This rod is currently only available in the UK from Seaton Tackle (Chris Chapple 01297625511). The ‘Onliner’ series of rods from the German manufacturer D.A.M. is probably best described as ‘entry level’ when it comes to projected ownership and price range; retailing at around £30, this is a relatively inexpensive way to get into river barbel fishing.
The rod I used was the 11’6” 1.5lbs test curve, 2 piece ‘Barbel Avon Quiver’ which I took for a day on the River Severn near Shrewsbury. If you know the river at this point, it’s up to 70 yards wide in places and has plenty of flow through it; enough to challenge any rod.
Designed for use with main lines probably between 5-10lbs, the ‘Onliner’ comes supplied with the heavier Avon style top or a quiver top for use with the 3 push in quiver tips, unfortunately none of which are marked with a test curve, so selecting the correct one for the prevailing conditions may come down to trial and error which takes up valuable fishing time! Each one has a brightly coloured vision tip which extends for about 4” down the shaft, which may not suit those anglers who prefer an all white sight tip. I guessed that the tips supplied range between 1.5-3.0ozs which would cover reasonably close range fishing with light ledger or feeder set ups. The glass fibre rod blank is not the slimmest I’ve ever come across, lacking the finesse of more expensive carbon rods, but the ‘onliner’ series does feature a full length EVA/duplon handle and graphite reel seat with stainless steel caps. The rod eyes are all neatly whipped with aluminium oxide guides which will accept braided mainlines. The overall finish of the blank is in an attractive shiny blue featuring the D.A.M. logo.

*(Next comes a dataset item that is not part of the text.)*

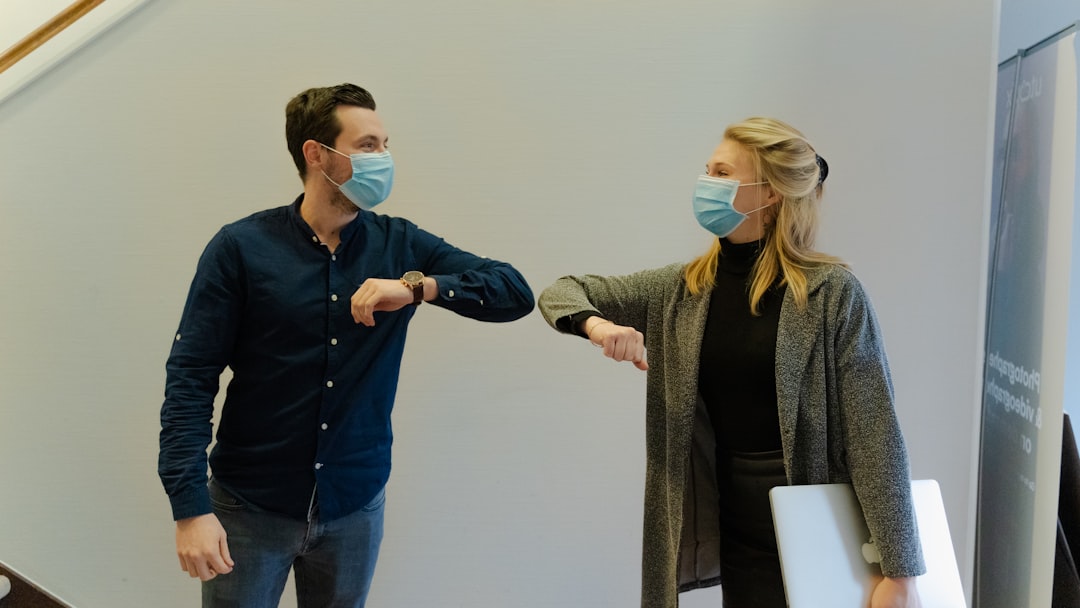Two business associates wearing masks touching elbow to elbow while smiling at each other.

I twinned the rod with a 5000 series baitrunner loaded with 8lb mainline, a 2oz feeder rig and a meaty hook bait which was cast out straight in front of me about 30 yards across the river to allow it to settle just downstream of my chosen peg. The first thing I noticed was quite a bit of friction from the tip eye which resulted in the cast falling short. I wasn’t sure if I had caught the hook on the surrounding undergrowth, so a quick recast resulted in the same thing happening. Thinner lines or braid will be required rather than the proposed 10lb maximum to prevent excessive friction which affects the cast or may damage the rod. Once the rig had settled, the push in tip displayed every little twitch or tap quite adequately and left me in no doubt that fish were on the bait.
Playing fish was quite a pleasant experience using the ‘onliner’; no flat spots and a progressive through action meant I was in full control until the fish was in the net. I had no problems close in, and never felt that the hook would ‘pull’ as a result of the rod action in spite of the power in the blank.
The Avon top supplied is suited to fishing with heavier leads at greater range, or trotting a chubber float downstream. It’s still supple enough to register fairly sensitive bite indications, but on a low river it was seriously over gunned although it was far easier to cast with, due to a much enlarged tip eye.
The Onliner Barbel Avon Quiver is not a rod aimed at the serious barbel expert, but it does fit nicely in the armoury of the younger angler or the fisherman on a tighter budget. It had no problem handling hefty chub and smaller barbel on a big river at close range, casting was inhibited somewhat when using thicker mainlines, but reducing the breaking strain would alleviate this. The shiny varnish on the rod blank may not be to everyone’s taste, but it was finished tidily with no sharp or rough edges. The reel seat held my baitrunner securely and it was well balanced and comfortable to handle all day. I would like to see test curve information on the push in tips, but overall the rod dealt with what was required on the day.